TASK DIRECTIONS: Find the line containing "How great is" in the material below; copy that line and all following lines exactly.

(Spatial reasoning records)
↓↓↓

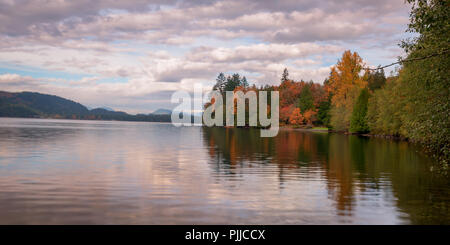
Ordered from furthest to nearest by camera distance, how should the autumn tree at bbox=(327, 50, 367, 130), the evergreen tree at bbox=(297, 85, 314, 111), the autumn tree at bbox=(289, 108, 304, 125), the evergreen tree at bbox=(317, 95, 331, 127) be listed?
the autumn tree at bbox=(289, 108, 304, 125) → the evergreen tree at bbox=(297, 85, 314, 111) → the evergreen tree at bbox=(317, 95, 331, 127) → the autumn tree at bbox=(327, 50, 367, 130)

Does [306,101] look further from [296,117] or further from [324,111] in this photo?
[324,111]

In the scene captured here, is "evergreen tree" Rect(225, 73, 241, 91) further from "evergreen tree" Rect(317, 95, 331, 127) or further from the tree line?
"evergreen tree" Rect(317, 95, 331, 127)

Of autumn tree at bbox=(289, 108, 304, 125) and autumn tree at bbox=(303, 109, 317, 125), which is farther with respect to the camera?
autumn tree at bbox=(289, 108, 304, 125)

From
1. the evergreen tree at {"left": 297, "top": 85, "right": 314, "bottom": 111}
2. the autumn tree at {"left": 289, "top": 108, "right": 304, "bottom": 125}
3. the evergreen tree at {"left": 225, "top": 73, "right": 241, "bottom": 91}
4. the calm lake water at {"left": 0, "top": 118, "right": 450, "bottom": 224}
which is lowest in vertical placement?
the calm lake water at {"left": 0, "top": 118, "right": 450, "bottom": 224}

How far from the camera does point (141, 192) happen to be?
559 inches

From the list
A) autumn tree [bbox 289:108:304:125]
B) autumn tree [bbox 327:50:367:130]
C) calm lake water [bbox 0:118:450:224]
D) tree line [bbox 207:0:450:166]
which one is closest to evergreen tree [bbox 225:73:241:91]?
tree line [bbox 207:0:450:166]

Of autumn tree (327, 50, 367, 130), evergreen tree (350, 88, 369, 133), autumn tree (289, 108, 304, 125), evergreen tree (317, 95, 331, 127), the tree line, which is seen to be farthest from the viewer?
autumn tree (289, 108, 304, 125)

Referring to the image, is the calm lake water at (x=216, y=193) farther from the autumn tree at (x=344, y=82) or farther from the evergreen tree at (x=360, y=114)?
the autumn tree at (x=344, y=82)

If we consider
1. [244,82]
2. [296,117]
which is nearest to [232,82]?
[244,82]

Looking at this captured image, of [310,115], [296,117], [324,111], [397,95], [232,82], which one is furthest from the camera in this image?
[232,82]
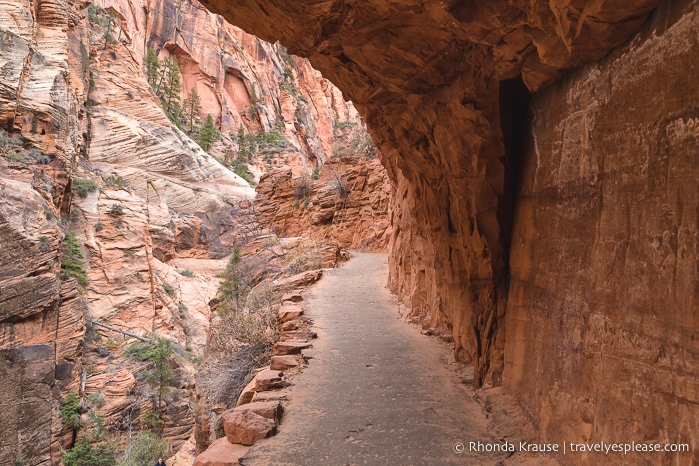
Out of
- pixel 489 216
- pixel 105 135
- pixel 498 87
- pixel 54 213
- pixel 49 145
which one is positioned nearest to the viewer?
pixel 498 87

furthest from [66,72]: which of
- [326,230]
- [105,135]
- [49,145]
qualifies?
[326,230]

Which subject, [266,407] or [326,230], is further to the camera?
[326,230]

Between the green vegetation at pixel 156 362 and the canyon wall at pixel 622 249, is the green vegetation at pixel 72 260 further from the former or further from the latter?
the canyon wall at pixel 622 249

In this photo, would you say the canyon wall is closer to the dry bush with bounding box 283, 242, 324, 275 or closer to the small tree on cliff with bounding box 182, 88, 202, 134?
the dry bush with bounding box 283, 242, 324, 275

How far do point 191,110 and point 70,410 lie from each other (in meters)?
30.4

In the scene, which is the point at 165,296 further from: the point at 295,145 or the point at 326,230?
the point at 295,145

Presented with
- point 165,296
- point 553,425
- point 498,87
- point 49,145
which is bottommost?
point 165,296

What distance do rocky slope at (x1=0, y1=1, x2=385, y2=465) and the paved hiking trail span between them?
10.8 meters

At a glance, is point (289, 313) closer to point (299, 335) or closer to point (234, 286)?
point (299, 335)

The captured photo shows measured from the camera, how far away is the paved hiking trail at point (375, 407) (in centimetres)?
374

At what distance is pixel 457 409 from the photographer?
4.46 meters

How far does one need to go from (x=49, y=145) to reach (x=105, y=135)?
326 inches

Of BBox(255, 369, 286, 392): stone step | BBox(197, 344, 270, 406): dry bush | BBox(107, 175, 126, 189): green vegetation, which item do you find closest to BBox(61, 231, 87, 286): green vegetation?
BBox(107, 175, 126, 189): green vegetation

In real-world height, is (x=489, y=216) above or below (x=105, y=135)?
below
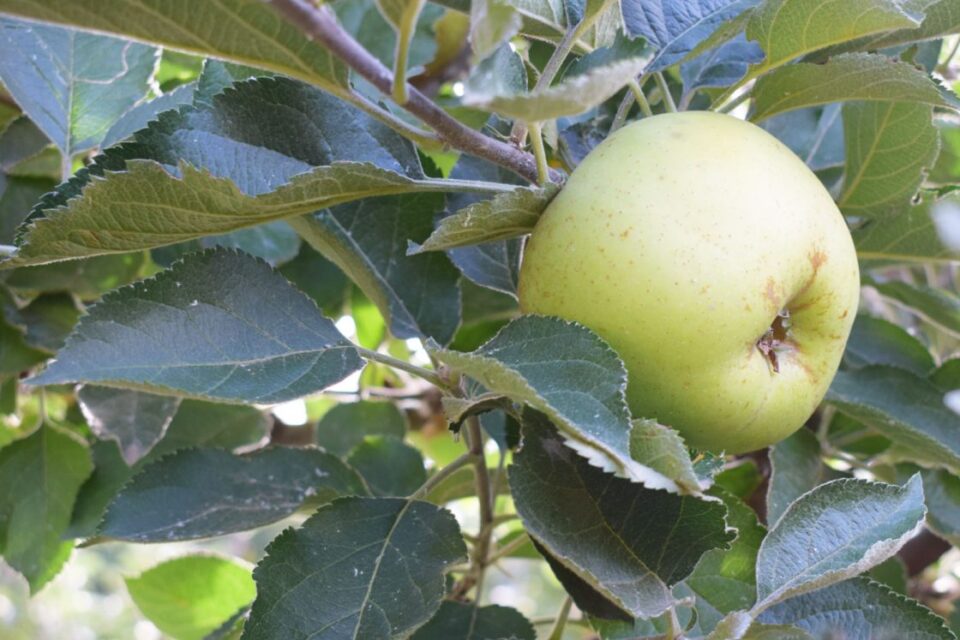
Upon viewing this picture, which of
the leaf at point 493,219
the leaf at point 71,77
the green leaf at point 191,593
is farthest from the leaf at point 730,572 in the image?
the leaf at point 71,77

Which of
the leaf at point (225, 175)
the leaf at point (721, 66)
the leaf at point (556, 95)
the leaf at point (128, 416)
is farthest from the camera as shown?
the leaf at point (128, 416)

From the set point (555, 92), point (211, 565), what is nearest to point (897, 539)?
point (555, 92)

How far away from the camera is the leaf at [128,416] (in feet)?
3.13

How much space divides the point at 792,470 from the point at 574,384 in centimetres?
41

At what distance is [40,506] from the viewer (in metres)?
1.02

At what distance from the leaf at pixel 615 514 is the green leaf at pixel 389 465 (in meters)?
0.40

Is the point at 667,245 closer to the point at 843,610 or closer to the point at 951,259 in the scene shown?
the point at 843,610

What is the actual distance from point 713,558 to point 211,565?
1.77 ft

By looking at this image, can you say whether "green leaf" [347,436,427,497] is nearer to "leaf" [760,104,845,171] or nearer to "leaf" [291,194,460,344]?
"leaf" [291,194,460,344]

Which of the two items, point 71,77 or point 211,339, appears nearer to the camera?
point 211,339

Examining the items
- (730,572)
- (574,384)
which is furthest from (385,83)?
(730,572)

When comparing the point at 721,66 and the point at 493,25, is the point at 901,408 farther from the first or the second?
the point at 493,25

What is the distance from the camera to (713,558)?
2.38ft

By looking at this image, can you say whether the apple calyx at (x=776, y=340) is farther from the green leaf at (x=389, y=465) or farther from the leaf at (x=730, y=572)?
the green leaf at (x=389, y=465)
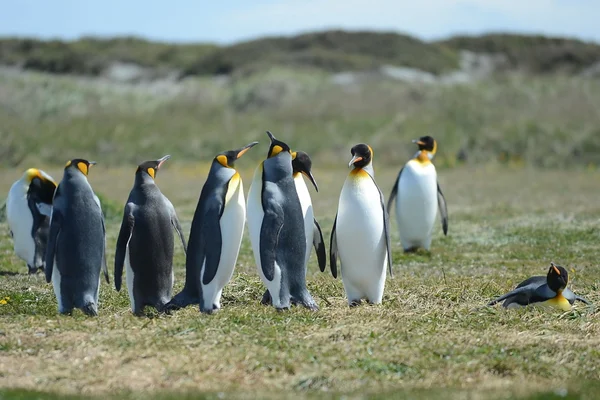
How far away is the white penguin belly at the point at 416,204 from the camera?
12898 millimetres

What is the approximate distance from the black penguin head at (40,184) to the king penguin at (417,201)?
4932 mm

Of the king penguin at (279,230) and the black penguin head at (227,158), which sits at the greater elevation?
the black penguin head at (227,158)

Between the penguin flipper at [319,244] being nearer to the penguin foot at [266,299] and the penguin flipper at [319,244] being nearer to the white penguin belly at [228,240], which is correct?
the penguin foot at [266,299]

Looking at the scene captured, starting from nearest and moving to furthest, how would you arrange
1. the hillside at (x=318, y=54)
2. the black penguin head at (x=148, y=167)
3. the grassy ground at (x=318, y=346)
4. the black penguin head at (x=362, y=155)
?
1. the grassy ground at (x=318, y=346)
2. the black penguin head at (x=148, y=167)
3. the black penguin head at (x=362, y=155)
4. the hillside at (x=318, y=54)

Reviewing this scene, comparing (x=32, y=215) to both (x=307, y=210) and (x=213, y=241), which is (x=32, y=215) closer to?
(x=213, y=241)

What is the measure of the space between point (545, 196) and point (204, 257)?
13.5 m

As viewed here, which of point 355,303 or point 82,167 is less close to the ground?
point 82,167

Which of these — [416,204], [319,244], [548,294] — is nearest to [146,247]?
[319,244]

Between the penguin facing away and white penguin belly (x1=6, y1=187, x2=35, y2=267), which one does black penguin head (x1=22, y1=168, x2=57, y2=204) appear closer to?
white penguin belly (x1=6, y1=187, x2=35, y2=267)

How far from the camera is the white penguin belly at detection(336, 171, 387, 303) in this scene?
832 centimetres

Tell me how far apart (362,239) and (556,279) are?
1866 millimetres

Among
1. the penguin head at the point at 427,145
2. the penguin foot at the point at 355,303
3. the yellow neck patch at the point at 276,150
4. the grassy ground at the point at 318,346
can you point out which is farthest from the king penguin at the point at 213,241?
the penguin head at the point at 427,145

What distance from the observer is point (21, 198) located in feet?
37.9

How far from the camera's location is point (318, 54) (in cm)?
5888
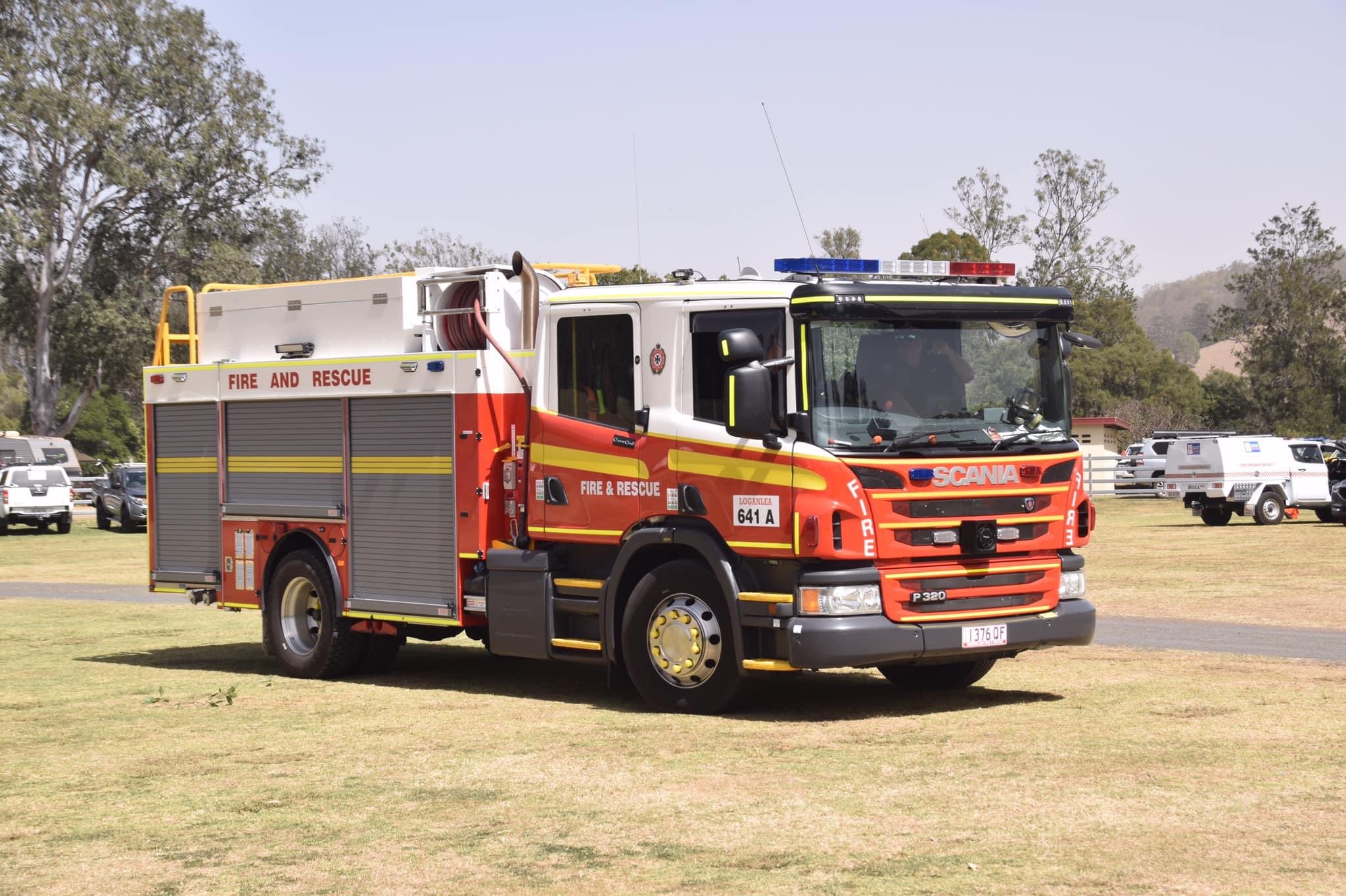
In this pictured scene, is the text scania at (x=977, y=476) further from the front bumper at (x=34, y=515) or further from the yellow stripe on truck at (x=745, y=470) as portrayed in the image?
the front bumper at (x=34, y=515)

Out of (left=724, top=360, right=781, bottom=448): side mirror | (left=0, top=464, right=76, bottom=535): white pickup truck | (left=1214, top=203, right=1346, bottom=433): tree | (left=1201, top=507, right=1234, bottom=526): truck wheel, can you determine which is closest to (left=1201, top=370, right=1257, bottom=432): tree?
(left=1214, top=203, right=1346, bottom=433): tree

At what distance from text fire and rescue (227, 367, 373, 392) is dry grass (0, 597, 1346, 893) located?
2524 millimetres

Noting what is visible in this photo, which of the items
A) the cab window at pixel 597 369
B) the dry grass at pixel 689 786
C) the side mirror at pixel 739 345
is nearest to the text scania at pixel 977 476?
the side mirror at pixel 739 345

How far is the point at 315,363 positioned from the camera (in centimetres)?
1411

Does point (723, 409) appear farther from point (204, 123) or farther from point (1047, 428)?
point (204, 123)

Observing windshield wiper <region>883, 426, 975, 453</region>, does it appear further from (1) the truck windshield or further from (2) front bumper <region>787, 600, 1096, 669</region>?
(2) front bumper <region>787, 600, 1096, 669</region>

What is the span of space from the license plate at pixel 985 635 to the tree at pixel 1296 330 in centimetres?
7700

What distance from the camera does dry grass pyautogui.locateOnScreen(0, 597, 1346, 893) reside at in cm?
700

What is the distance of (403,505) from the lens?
13430 mm

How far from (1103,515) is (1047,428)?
107 feet

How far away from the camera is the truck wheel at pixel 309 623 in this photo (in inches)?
556

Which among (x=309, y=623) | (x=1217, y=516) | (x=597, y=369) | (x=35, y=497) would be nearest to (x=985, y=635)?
(x=597, y=369)

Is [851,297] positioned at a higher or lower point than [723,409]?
higher

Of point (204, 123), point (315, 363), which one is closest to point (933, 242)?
point (204, 123)
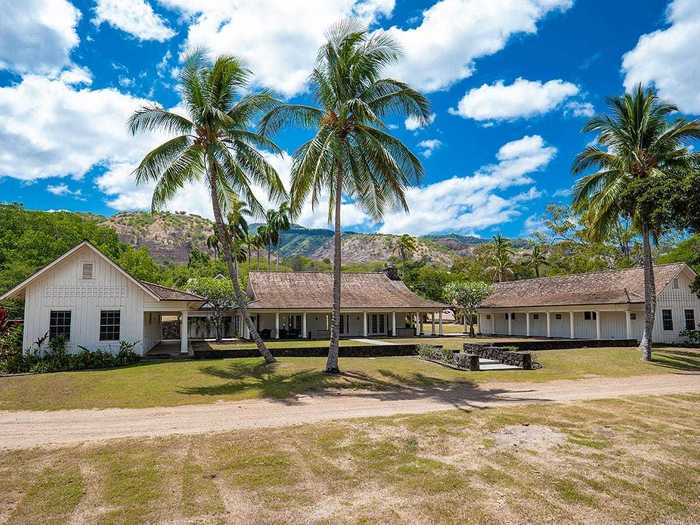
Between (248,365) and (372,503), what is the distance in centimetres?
1375

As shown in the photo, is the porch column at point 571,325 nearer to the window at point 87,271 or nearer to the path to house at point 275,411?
the path to house at point 275,411

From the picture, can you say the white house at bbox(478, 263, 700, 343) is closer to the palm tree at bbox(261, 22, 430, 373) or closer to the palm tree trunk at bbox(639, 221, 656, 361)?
the palm tree trunk at bbox(639, 221, 656, 361)

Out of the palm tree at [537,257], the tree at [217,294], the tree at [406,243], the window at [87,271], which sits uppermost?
the tree at [406,243]

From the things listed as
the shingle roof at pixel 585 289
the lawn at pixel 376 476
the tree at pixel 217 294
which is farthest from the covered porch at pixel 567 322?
the tree at pixel 217 294

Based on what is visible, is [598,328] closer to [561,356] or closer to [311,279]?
[561,356]

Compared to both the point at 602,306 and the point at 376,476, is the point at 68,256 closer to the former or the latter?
the point at 376,476

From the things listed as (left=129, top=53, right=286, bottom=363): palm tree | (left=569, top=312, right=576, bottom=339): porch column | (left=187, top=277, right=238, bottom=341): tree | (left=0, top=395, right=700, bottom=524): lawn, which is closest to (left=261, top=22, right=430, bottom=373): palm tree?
(left=129, top=53, right=286, bottom=363): palm tree

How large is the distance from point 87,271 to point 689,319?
3627cm

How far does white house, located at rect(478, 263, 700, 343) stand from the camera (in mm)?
29828

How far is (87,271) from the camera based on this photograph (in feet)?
67.1

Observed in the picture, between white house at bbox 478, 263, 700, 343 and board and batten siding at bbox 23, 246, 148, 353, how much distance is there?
28.3 metres

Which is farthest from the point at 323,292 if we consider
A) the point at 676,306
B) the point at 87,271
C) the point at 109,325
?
the point at 676,306

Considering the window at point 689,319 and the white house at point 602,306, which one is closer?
the white house at point 602,306

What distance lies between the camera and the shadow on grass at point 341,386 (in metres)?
13.7
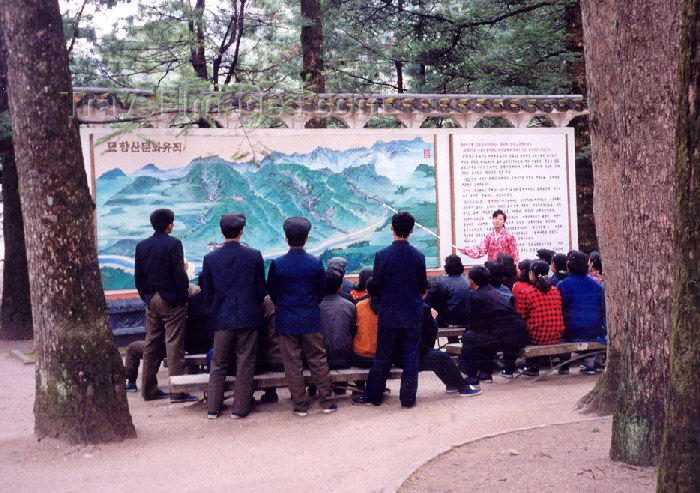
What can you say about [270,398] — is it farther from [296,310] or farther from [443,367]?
[443,367]

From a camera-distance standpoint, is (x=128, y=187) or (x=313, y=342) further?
(x=128, y=187)

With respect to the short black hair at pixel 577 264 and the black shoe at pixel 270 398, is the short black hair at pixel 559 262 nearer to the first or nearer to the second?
the short black hair at pixel 577 264

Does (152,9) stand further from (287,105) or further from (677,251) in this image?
(677,251)

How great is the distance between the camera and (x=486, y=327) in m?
→ 8.79

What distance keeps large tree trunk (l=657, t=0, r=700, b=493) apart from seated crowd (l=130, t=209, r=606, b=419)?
4066mm

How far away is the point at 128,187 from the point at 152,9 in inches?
223

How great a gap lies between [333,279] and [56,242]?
107 inches

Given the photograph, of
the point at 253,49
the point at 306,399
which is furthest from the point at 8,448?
the point at 253,49

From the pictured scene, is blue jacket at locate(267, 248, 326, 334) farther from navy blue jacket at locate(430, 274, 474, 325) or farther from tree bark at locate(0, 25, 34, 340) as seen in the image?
tree bark at locate(0, 25, 34, 340)

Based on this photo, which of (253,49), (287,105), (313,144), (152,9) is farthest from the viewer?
(253,49)

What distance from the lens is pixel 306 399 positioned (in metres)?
7.90

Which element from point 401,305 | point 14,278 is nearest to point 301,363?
point 401,305

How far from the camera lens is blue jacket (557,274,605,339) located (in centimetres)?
937

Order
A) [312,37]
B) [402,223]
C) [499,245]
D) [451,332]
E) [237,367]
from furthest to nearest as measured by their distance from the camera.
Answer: [312,37]
[499,245]
[451,332]
[402,223]
[237,367]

↑↑↑

ANSWER TO THIS PROBLEM:
How great is the distance between the camera and (x=486, y=327) in m?
→ 8.79

What distance keeps large tree trunk (l=657, t=0, r=700, b=493) apart from seated crowd (l=130, t=209, r=606, b=419)?
4066mm

How far away is the point at 128,187 from the point at 152,9 in inches?
223

How great a gap lies between [333,279] and [56,242]?
107 inches

Given the photograph, of
the point at 253,49
the point at 306,399
which is furthest from the point at 8,448?
the point at 253,49

From the pictured scene, is blue jacket at locate(267, 248, 326, 334) farther from navy blue jacket at locate(430, 274, 474, 325) or farther from tree bark at locate(0, 25, 34, 340) as seen in the image?
tree bark at locate(0, 25, 34, 340)

Based on this photo, which of (253,49), (287,105), (313,144), (152,9) is farthest from the viewer?
(253,49)

What distance from the lens is pixel 306 399 positioned (in metres)?
7.90

Which element from point 401,305 | point 14,278 is nearest to point 301,363?
point 401,305

How far from the camera lens is blue jacket (557,274,605,339) located (in centimetres)?
937

Order
A) [312,37]
B) [402,223]
C) [499,245]
D) [451,332]
E) [237,367]
from furthest to nearest as measured by their distance from the camera.
Answer: [312,37]
[499,245]
[451,332]
[402,223]
[237,367]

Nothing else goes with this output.